Antiviral treatment consisted of (i) alfa interferon (3 million U, three times a week, subcutaneously) combined with ribavirin, 800 mg to 1,200 mg daily for 12 months (for eight patients with HCV genotype 1b); (ii) alfa interferon (3 million U, three times a week) in combination with ribavirin, 800 to 1,200 mg daily for 6 months (for three patients with HCV genotype 2 or 3); (iii) pegylated alfa interferon 2a, 180 µg once weekly combined with ribavirin, 800 mg daily for 12 months (for four patients with HCV genotype 1a or 1b).
Definition of response.
Biochemical response was defined as normalization of ALT at the end of treatment. Virological response was defined as undetectable HCV RNA in serum at the end of treatment. Sustained virological response was defined as undetectable HCV RNA at 6 months after completion of antiviral treatment.
HCV quantification.
The concentration of HCV RNA in serum was measured by using the Amplicor Monitor test kit (Roche Diagnostic Systems, Basel, Switzerland). The test includes an RNA quantification standard of known copy number that is coamplified with the target and is used to calculate the copy level of a sample by colorimetric assay following hybridization to a specific probe.
HCV genotyping.
HCV genotypes were assayed using a commercial assay (INNO-Lipa HCV II test; Innogenetics N.V., Zwijndrecht, Belgium) based on amplification with biotinylated oligonucleotide primers for the 5' untranslated region of HCV. This assay identifies six genotypes and major subtypes.
Histological analysis.
The histological score was graded from 0 to 22 by a modification of the method of Knodell et al. (15). For the Knodell histological activity index (HAI), an inflammation score was obtained by combining scores of periportal injury (interface hepatitis and/or bridging necrosis) (0 to 10), parenchymal injury (0 to 4), portal inflammation (0 to 4), and fibrosis (0 to 4). The degree of inflammation and fibrosis was scored by an independent histopathologist unaware of the patients' clinical status. The Knodell HAI was calculated for only the noncirrhotic patients.
B-cell separation.
Peripheral blood mononuclear cells were isolated by Ficoll-Hypaque density gradient separation. B lymphocytes were positively selected with magnetic microbeads conjugated to antihuman CD22 (MAC's System; Melteni Biotech) according to the manufacturer's instructions. Following isolation, the CD19+ cell population (and CD81+ cells) comprised >95% of the resulting population. The purified B cells were assayed for the CD81 MFI and for the expression of CD5 on resting B cells.
Flow cytometry.
Purified B cells were immunostained directly (one step) with phycoerythrin- and fluorescein isothiocyanate-conjugated monoclonal antibodies for CD81 and CD5 (Ancell, Bayport, Minn.). Flow cytometry was carried out with a fluorescence-activated cell scan operated with Cellquest software (Becton Dickinson, Mountain View, Calif.). The total population of viable cells was gated according to their typical forward and right-angle light scatter. The fluorescence of cells treated with fluorescent-isotype monoclonal antibody was evaluated in each experiment to determine the level of background fluorescence of negative cells. Data were acquired on the flow cytometer, and the number of CD5+ B cells was expressed as a percentage of the number of CD81+ cells. Only the positive cells were included in the percentages of stained cells used to calculate results. Data were displayed on a logarithmic scale of increasing MFI for CD81, and each histogram plot was generated from at least 104 events.

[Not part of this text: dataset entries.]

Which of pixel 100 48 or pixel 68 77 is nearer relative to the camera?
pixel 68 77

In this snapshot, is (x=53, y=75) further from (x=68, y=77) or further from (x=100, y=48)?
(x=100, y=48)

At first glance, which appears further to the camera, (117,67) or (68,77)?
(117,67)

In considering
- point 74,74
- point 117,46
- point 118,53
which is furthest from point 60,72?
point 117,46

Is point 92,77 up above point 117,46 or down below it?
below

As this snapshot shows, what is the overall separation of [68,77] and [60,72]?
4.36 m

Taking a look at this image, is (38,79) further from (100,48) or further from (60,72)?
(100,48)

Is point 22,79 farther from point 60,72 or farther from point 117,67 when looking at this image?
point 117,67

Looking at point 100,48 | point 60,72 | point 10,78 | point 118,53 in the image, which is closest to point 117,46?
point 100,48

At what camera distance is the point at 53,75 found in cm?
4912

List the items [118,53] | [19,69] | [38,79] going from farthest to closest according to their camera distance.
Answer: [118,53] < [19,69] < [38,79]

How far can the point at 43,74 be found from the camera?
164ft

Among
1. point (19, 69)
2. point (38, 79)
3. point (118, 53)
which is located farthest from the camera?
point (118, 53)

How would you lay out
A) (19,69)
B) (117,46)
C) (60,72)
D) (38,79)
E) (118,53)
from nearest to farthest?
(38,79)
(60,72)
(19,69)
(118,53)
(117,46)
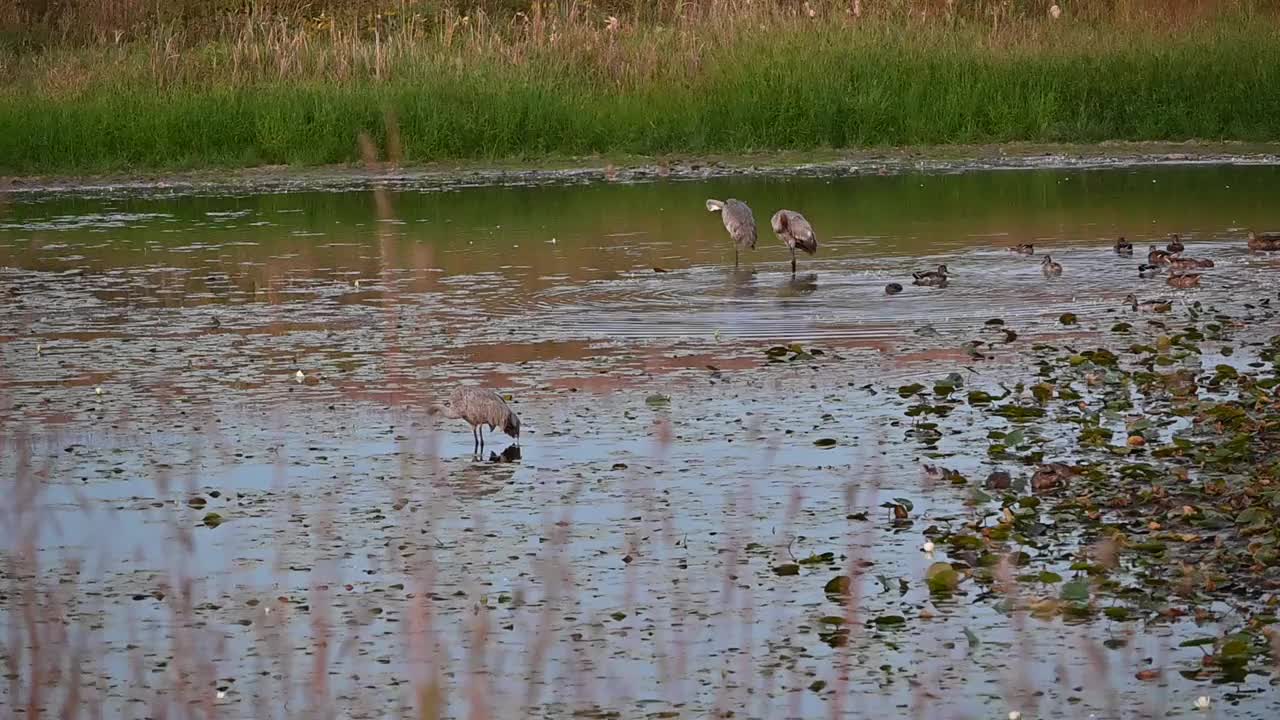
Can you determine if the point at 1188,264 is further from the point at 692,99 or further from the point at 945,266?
the point at 692,99

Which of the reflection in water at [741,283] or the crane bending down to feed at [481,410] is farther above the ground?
the crane bending down to feed at [481,410]

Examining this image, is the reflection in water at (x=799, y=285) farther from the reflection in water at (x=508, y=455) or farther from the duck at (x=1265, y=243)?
the reflection in water at (x=508, y=455)

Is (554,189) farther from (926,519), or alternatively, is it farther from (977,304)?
(926,519)

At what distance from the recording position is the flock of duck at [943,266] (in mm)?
14539

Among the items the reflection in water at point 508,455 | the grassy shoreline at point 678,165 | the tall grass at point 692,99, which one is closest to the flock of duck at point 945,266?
the reflection in water at point 508,455

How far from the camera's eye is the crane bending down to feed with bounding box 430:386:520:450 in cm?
962

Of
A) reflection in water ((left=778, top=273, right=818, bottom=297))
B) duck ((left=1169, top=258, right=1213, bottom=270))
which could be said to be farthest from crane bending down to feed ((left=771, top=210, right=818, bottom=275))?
duck ((left=1169, top=258, right=1213, bottom=270))

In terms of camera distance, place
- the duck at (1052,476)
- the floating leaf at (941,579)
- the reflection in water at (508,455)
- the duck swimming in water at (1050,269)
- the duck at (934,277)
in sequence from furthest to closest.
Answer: the duck swimming in water at (1050,269) < the duck at (934,277) < the reflection in water at (508,455) < the duck at (1052,476) < the floating leaf at (941,579)

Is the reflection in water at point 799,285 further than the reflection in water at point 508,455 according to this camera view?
Yes

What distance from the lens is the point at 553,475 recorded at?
912 centimetres

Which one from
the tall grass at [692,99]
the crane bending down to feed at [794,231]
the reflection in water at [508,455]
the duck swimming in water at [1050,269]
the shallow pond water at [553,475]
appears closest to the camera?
the shallow pond water at [553,475]

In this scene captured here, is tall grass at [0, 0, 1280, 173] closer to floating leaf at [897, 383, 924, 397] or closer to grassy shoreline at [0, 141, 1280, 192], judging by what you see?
grassy shoreline at [0, 141, 1280, 192]

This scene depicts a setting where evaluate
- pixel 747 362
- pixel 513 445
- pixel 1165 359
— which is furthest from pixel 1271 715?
pixel 747 362

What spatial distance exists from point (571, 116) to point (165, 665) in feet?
63.6
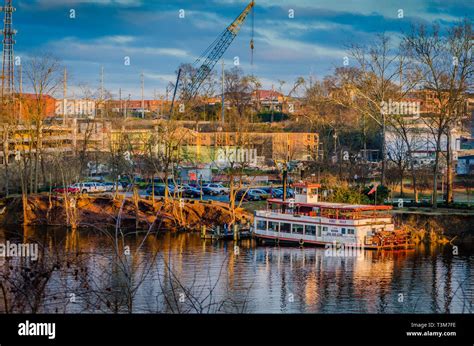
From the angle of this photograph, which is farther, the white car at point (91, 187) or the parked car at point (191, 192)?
the white car at point (91, 187)

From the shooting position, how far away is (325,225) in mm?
29656

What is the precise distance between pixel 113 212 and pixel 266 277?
47.3 feet

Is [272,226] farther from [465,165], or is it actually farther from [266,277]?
[465,165]

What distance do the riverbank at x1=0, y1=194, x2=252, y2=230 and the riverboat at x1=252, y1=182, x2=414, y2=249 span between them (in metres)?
3.10

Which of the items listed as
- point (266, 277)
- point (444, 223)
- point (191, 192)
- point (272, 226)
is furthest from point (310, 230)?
point (191, 192)

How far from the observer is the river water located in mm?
17438

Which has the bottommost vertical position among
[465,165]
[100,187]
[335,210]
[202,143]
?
[335,210]

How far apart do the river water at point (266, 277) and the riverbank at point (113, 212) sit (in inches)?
89.2

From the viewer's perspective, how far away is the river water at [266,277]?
1744cm

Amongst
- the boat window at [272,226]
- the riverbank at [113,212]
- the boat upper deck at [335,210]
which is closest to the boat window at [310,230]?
the boat upper deck at [335,210]

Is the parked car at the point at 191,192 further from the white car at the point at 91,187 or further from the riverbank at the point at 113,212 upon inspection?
the white car at the point at 91,187

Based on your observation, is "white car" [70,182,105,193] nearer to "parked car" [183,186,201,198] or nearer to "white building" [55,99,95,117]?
"parked car" [183,186,201,198]

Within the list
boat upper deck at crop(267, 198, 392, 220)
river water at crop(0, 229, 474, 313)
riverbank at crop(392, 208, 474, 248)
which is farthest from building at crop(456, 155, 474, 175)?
river water at crop(0, 229, 474, 313)
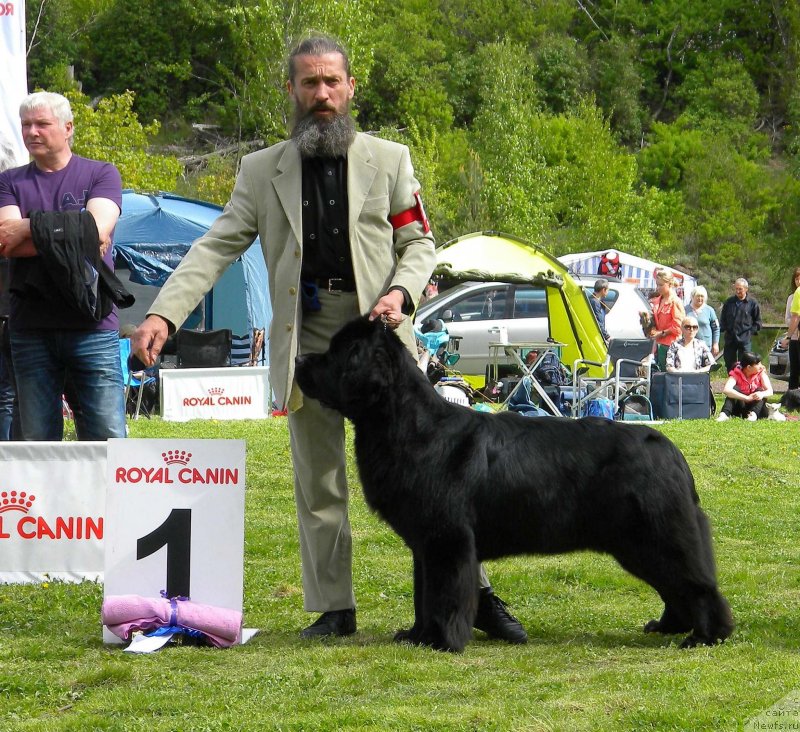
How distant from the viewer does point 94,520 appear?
5223mm

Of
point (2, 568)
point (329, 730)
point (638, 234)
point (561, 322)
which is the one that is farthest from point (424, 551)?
point (638, 234)

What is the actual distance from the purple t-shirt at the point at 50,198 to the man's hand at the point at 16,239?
0.06 meters

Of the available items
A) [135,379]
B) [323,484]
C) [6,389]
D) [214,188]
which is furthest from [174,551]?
[214,188]

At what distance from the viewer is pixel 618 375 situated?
1334 centimetres

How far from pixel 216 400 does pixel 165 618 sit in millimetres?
8650

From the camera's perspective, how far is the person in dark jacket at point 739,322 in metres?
16.5

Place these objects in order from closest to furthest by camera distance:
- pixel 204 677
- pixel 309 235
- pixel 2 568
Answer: pixel 204 677, pixel 309 235, pixel 2 568

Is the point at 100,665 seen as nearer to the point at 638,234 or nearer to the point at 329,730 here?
the point at 329,730

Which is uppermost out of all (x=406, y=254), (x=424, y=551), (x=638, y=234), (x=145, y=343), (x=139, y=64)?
(x=139, y=64)

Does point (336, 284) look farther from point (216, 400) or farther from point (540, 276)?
point (540, 276)

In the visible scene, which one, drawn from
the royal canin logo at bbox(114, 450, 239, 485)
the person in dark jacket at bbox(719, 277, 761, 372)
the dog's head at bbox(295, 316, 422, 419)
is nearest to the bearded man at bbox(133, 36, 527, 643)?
the dog's head at bbox(295, 316, 422, 419)

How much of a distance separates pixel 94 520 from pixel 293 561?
107cm

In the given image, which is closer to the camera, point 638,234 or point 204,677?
point 204,677

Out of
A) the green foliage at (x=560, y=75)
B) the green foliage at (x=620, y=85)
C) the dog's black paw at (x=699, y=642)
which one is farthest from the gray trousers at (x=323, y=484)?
the green foliage at (x=620, y=85)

Cryoglobulin detection and analysis.
Venous blood samples were collected into prewarmed tubes after the patients had fasted overnight, and samples were allowed to clot at 37°C. After being centrifuged, the sera were incubated at 4°C for 3 days. The cryocrit was evaluated by centrifugation of the serum in hematocrit tubes at 4°C. The cryoprecipitates were further analyzed and characterized by immunofixation electrophoresis (Immunofix kit; Helena Laboratories, Beaumont, Tex.).
Statistical analysis.
Comparison of the percentages of CD5+ B cells and the expression of B-cell CD81 before and after treatment (for the treated group) or at baseline and at the end of follow-up (for the nontreated group) was performed using the Wilcoxon test for pairs. Comparison of the above variables among the different groups (treated responders, treated nonresponders, and nontreated patients) and healthy controls was performed by using Kruskal-Wallis analysis of variance followed by Dunn's post-hoc test. Comparison between two noncategorical groups was performed by using the Mann-Whitney U test. Association between categories was analyzed using the chi-square test or Fisher's exact test. Two-tailed P values of 0.05 or less were considered to be statistically significant.

RESULTS
Table
1 summarizes the baseline clinical characteristics of
the treated and untreated HCV-infected patients. The two groups
were comparable with respect to age, gender, and disease severity,
i.e., ALT levels, presence of cirrhosis, and HAI score. Genotype
1 was the most frequent genotype found in both groups: 66% in
treated and 60% in nontreated patients. A relatively high prevalence
of RF, mixed cryoglobulin, and non-organ-specific autoantibodies
was found in both groups. Analysis of the cryoglobulin in 4
of 6 treated patients and 2 of 3 nontreated patients revealed
type II mixed cryoglobulin with monoclonal IgM

in all patients.
Nine of the 15 patients who received antiviral treatment had
a complete and sustained biochemical and virological response,
while the other 6 were nonresponders.
A significant posttreatment decline in peripheral CD5
+ B-cell
expansion was observed in all nine sustained responders (Fig.
1 and
2) compared with the pretreatment proportion of CD5
+ cells
(means ± SDs, 18.5 ± 4.4% versus 35.5 ±
12.2%, respectively;
P = 0.007), and in fact, the posttreatment
proportion was comparable to the proportion of CD5
+ cells in
the healthy controls (18.5 ± 4.4% versus 24.4 ±
7.3%, respectively;
P = 0.12) (Fig.
2). The posttreatment CD5
+ B-cell subpopulation in the sustained responders was significantly
decreased compared with that of the nonresponders and nontreated
patients (18.5 ± 4.4% versus 33.5 ± 5.4% and 37.1
± 7.9%, respectively;
P < 0.01). In contrast, in nonresponders
the expansion of the CD5
+ B-cell subpopulation was not significantly
changed and was comparable to that for untreated patients.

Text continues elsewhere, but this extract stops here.